There was speculation that this was a sting operation, that he was catching his wife in the act. It turns out that his friend in the video had actually blessed the encounter. So when the video arrived on our doorstep, we did what news organizations do, take the new information and clarify the story. You have the subject of a story lying about part of it. You have rumors flying that aren’t true. So we published a bit of the video and then the narrative: “There’s interest in celebrity sex in this country, but it’s actually quite mundane — here’s what’s happening in this particular video.”
They sued us in federal court a few times; now we’re in state court. But we got a few federal decisions, and the state upheld its decision in our favor, saying this is protected by the First Amendment. It’s a matter of public concern. People are talking about this, the subject of the story’s talking about it already, and celebrities and politicians in this country aren’t allowed to say, “Hey, I’m the only one who’s allowed to talk about this subject,” or, “You have to talk about it in exactly the way I want you to.” Once the topic is out there and people are speculating and discussing, journalistic organizations are permitted to — and supposed to — say: “Here’s what’s happening: We’re revealing something about this celebrity, this person in power.” Which is what we did and the courts have agreed that that’s protected by the First Amendment.
Litigation is ongoing; we’re going to trial on March 7.
I think it would for the reasons I just described. Celebrities are incredibly powerful figures in this country. You see them, and their PR machines, shut down stories or direct the coverage about them. Which is fine, that’s their job.
But it’s a news organization’s job to reveal something about who they are, especially when you have one of the most famous people in the world presenting one image in public and doing something else in private. That is fundamental to all sorts of stories, ones that we do, ones that the New York Times does — and, frankly, underlies basic reporting about people in powerful positions.
Either I, or our other litigators, take a very hands-on approach. We have really excellent, top-notch First Amendment outside counsel. But there’s a lot of coverage on the company, and we want to make sure we’re always telling our story in our voice; it’s important. Whether it’s on our sites or in court papers.
I would say: Take risks. I think a law firm can sometimes be the path of least resistance. And law firms provide really excellent training, so I don’t rule them out entirely. But keep your eyes open to other opportunities and be willing to take risks. I am aware that there is a lot of serendipity involved in my path — along with keeping an eye out for opportunities that matched what I wanted to do, even if there was a little risk.

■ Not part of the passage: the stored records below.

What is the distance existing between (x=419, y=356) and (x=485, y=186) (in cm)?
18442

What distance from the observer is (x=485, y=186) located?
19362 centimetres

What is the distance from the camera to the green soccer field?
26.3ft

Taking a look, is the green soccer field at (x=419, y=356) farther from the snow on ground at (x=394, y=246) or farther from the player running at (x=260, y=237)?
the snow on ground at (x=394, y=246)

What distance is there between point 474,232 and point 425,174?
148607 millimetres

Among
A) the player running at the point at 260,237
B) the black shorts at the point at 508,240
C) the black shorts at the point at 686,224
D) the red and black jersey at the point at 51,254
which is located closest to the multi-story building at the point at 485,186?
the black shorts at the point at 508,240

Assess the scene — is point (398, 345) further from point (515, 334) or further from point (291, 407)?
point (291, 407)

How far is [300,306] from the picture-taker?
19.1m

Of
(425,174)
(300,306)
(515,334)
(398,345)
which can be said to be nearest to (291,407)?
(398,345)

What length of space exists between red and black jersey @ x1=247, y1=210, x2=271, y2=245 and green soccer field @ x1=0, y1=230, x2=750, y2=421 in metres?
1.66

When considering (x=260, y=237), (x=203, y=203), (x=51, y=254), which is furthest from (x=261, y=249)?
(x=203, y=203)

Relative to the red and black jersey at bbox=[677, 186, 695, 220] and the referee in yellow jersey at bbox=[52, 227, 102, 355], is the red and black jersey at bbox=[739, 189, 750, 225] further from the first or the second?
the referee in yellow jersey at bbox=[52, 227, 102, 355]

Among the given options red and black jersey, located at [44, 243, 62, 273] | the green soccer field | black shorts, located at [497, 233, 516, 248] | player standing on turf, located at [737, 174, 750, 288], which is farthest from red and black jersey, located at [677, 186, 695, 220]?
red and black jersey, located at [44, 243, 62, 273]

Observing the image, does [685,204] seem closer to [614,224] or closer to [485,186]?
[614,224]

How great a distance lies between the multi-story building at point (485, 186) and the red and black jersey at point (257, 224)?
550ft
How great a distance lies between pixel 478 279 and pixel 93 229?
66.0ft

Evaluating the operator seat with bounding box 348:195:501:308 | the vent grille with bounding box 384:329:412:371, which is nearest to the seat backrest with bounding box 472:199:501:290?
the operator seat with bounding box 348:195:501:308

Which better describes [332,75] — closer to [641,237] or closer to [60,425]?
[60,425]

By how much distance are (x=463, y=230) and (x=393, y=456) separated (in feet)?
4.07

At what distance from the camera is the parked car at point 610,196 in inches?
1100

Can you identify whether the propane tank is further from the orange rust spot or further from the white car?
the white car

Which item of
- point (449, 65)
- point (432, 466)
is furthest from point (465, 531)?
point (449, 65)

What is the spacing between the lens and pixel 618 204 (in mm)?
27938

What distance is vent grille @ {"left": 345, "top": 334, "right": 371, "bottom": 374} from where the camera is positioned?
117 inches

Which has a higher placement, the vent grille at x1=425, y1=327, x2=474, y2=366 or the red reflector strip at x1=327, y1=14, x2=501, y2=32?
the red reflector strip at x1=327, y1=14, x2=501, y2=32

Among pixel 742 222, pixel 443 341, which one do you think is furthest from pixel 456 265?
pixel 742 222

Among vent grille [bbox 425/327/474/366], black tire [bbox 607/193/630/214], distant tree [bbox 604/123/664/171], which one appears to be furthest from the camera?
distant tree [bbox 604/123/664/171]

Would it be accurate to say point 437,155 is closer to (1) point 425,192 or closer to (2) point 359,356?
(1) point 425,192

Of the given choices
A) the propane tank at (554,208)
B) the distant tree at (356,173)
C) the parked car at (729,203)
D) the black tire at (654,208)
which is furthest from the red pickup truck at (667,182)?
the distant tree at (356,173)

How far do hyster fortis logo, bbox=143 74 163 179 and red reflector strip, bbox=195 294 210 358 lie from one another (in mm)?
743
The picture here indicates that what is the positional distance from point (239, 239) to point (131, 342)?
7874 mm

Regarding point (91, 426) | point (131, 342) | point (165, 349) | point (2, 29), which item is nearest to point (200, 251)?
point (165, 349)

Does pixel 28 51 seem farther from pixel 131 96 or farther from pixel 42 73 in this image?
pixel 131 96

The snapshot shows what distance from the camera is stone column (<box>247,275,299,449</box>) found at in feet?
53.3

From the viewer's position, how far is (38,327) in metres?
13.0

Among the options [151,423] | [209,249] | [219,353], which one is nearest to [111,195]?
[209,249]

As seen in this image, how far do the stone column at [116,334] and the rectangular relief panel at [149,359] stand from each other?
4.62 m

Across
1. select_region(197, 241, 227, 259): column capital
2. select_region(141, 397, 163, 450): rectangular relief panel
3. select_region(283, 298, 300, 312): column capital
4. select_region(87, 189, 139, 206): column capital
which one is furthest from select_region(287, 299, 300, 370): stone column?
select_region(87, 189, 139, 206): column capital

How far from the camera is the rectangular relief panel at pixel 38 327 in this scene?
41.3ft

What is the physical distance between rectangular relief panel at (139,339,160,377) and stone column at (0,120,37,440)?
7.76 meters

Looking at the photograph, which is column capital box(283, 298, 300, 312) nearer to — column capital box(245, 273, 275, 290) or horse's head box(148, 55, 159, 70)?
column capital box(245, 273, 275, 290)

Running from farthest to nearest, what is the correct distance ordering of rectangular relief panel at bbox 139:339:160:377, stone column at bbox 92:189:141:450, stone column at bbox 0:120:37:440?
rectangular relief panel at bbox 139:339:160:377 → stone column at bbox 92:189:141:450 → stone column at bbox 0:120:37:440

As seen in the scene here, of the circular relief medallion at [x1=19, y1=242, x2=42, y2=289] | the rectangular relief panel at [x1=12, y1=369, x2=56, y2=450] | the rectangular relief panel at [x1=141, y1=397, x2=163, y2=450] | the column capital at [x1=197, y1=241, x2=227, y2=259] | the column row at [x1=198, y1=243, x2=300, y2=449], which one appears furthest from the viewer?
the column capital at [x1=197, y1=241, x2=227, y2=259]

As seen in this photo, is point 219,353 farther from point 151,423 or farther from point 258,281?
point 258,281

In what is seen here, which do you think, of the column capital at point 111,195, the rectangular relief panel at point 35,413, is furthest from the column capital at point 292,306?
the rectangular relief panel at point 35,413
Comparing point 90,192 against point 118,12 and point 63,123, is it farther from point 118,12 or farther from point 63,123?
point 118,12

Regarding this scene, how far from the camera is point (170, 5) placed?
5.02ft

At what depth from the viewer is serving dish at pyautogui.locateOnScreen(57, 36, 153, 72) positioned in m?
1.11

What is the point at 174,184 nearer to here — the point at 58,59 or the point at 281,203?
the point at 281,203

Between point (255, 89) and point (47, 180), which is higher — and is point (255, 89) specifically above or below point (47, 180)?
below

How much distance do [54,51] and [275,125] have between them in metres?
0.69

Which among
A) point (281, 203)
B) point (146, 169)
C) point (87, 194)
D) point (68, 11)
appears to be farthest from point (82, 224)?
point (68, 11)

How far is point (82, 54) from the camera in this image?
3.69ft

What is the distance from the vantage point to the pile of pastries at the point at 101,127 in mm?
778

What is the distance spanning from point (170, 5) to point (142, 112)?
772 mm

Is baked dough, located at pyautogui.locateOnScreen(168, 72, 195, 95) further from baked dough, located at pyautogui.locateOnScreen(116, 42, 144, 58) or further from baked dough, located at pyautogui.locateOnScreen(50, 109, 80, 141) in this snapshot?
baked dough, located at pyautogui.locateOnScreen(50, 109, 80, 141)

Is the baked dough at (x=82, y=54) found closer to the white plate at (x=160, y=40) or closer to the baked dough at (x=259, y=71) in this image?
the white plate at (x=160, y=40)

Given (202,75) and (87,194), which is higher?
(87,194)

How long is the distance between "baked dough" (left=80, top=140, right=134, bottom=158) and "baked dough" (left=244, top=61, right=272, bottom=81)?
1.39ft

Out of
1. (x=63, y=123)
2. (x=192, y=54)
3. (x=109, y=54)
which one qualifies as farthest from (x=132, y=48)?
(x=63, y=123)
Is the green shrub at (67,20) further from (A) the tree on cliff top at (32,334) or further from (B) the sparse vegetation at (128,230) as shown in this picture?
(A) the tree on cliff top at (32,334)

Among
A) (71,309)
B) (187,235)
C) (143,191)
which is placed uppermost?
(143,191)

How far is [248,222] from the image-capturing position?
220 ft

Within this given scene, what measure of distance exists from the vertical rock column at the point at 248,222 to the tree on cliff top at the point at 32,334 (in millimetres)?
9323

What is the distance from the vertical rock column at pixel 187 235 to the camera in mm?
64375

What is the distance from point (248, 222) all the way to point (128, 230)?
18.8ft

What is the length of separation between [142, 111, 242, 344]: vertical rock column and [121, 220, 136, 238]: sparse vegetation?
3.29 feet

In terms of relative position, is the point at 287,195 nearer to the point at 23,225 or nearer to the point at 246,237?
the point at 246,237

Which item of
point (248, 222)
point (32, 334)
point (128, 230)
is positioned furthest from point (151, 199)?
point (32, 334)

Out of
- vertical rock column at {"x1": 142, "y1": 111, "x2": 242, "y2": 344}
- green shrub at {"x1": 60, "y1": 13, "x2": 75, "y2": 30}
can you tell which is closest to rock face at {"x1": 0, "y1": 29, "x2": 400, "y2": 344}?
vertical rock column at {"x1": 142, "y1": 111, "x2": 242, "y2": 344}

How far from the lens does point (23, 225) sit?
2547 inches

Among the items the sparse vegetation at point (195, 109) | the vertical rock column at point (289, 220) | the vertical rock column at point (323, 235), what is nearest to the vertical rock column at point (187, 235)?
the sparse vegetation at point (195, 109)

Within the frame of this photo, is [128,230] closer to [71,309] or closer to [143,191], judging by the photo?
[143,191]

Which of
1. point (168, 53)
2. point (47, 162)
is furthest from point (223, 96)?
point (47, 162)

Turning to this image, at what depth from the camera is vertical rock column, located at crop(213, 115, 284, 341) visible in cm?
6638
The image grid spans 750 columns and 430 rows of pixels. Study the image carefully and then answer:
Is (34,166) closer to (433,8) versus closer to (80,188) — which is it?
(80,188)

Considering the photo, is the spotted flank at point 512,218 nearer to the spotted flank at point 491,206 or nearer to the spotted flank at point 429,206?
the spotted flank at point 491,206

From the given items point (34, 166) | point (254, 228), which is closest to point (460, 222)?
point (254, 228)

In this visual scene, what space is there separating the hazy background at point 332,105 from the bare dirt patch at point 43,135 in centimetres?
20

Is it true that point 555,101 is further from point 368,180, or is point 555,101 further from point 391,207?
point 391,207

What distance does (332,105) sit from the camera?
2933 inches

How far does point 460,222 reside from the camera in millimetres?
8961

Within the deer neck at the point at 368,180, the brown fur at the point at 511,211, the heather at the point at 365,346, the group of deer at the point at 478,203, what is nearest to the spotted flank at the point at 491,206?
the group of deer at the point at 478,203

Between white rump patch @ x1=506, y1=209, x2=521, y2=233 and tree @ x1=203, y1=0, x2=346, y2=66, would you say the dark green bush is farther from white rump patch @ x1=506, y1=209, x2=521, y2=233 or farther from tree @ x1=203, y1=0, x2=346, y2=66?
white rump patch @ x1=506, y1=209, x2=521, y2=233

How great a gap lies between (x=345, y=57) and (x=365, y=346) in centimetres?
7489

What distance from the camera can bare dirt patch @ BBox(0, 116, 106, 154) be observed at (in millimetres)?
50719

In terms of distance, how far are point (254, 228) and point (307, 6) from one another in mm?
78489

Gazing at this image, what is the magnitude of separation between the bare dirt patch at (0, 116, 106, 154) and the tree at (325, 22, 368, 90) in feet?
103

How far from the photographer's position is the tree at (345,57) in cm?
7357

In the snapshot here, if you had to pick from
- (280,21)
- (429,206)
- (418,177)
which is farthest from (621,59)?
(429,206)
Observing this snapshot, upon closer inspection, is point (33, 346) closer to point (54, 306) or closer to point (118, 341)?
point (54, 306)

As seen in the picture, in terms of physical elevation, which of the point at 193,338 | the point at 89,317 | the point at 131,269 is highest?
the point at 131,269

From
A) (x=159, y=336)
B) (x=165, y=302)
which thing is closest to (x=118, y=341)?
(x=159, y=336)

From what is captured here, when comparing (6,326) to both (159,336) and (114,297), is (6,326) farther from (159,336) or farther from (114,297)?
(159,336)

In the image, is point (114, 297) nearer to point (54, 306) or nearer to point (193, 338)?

Law firms obviously are some of the most highly paid jobs — especially for young lawyers — but I think it’s worth sacrificing to pursue something that you really want to do.
My husband and I both taught undergrad English classes at the University of Michigan. And the university treated us essentially like PhD students and comped our tuition for three of my four years and for two of my husband’s three years. That was a very good point, because me being able to say, “Take risks,” is reliant on not having the crushing student-loan debt a lot of people have coming out of law school.
Every single day, I love walking into this place, and I want to make it a place where every person working with me feels that way too. I think that’s really true here; it’s just a very special place.